→ The records:
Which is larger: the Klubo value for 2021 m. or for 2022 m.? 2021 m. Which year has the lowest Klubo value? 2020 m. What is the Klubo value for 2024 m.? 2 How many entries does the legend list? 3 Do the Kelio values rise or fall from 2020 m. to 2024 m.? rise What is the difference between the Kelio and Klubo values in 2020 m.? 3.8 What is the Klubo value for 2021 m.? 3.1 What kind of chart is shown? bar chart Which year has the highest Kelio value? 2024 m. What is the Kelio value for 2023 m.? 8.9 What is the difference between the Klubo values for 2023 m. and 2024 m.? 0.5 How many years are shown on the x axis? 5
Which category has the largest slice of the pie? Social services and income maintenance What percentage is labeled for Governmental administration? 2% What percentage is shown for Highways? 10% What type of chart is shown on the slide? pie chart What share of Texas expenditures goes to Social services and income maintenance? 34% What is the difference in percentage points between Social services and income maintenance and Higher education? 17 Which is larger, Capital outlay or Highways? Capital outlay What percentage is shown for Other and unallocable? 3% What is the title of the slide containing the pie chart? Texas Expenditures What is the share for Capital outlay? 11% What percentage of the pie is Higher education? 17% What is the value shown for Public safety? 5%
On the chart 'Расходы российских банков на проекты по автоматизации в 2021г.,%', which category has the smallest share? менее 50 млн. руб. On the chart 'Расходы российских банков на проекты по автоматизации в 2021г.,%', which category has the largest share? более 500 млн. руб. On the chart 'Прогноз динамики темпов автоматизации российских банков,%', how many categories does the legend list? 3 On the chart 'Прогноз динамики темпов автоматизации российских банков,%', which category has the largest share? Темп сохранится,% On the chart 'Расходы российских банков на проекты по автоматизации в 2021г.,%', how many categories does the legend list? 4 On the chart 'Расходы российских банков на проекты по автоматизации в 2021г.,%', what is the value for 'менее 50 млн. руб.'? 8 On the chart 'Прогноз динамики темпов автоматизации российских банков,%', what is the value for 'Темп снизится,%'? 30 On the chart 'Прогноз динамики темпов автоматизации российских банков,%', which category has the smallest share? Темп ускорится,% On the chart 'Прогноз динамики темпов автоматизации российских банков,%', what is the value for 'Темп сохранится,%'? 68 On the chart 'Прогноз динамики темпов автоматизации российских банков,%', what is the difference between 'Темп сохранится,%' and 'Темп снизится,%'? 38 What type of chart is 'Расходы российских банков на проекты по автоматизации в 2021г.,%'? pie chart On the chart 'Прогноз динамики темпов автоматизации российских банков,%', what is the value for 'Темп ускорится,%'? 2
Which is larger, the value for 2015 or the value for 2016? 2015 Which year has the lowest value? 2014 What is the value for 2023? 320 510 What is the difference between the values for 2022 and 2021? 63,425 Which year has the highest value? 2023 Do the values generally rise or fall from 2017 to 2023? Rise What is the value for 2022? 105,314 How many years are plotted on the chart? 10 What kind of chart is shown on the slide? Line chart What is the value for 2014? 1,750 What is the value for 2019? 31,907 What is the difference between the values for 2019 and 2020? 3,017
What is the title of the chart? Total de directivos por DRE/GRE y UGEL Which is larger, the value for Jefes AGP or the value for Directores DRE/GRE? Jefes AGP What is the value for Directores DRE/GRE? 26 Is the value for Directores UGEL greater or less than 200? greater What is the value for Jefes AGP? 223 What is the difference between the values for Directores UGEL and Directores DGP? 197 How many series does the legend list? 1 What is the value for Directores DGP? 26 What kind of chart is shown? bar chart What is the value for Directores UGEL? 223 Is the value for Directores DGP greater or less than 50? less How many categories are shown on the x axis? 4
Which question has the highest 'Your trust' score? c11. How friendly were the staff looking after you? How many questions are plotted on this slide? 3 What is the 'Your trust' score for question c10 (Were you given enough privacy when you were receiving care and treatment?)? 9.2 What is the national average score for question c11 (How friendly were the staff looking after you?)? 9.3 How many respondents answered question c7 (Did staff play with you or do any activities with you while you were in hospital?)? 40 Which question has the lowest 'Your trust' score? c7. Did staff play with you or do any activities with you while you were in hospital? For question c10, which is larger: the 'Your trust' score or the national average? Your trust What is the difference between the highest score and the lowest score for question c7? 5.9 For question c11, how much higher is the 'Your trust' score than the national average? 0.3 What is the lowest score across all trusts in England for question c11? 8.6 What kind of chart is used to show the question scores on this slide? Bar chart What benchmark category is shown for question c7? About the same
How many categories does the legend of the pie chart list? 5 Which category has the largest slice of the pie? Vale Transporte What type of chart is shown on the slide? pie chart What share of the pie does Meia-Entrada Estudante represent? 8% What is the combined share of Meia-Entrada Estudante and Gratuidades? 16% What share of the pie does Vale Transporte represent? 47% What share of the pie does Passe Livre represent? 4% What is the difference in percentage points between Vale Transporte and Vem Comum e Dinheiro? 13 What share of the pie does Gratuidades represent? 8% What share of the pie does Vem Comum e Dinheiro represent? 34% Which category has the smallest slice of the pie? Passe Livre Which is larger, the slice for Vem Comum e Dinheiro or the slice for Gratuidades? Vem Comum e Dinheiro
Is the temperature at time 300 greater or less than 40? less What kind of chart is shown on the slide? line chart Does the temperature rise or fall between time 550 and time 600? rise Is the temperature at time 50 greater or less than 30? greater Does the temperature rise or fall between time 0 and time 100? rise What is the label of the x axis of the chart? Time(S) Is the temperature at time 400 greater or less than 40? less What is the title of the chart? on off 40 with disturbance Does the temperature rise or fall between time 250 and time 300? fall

→ Your goal:
Count the lines of the material above that contain the word "years". Give only the number.

→ Problem solution:
2